Статья:
# # # # #

Воспоминания Андрея Михайловича Фадеева - [129]

Шрифт
Интервал

В одном из таких-то поселении я устроился для проведения лета. Военное поселение Приют находится от Тифлиса всего в тридцати верстах, между Коджорами и полковою штаб-квартирою Эриванского гренадерского полка, Манглисом. Климат здесь хороший, а местоположение еще лучше. Главнокомандующий Нейдгардт основал близ этого поселения местопребывание на летнее время главных начальников края и всего главного управления, назвав его Приютом. Несколько зданий для квартирования их возведены из экономических сумм. Выбор места, по моему мнению, был самый удачный как по климату и красоте природы, так и по недальнему расстоянию от Тифлиса. Очень жаль, что доктор и фаворит князя Воронцова, Андреевский, склонил его изменить это распоряжение переводом летнего пребывания главного управления в Коджоры, где и климат суровее, и удобств для размещения чиновников, особенно небогатых, гораздо менее. Несколько тысяч рублей было брошено на постройку зданий, которые теперь уже все развалились и совсем уничтожаются. Главное из них называлось казармою.

# # # # #

Исходный список:
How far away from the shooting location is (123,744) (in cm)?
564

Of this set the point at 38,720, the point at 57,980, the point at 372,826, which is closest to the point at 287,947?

# # # # #

Задание:
Ответьте по статье о поселении Приют:
(а) На сколько верст Приют отстоит от Тифлиса?
(б) Кто основал возле этого поселения летнее место пребывания главных начальников края?
(в) Куда, по совету Андреевского, перевели летнее пребывание главного управления?

Готовый ответ:
(а) На тридцать верст.
(б) Главнокомандующий Нейдгардт.
(в) В Коджоры.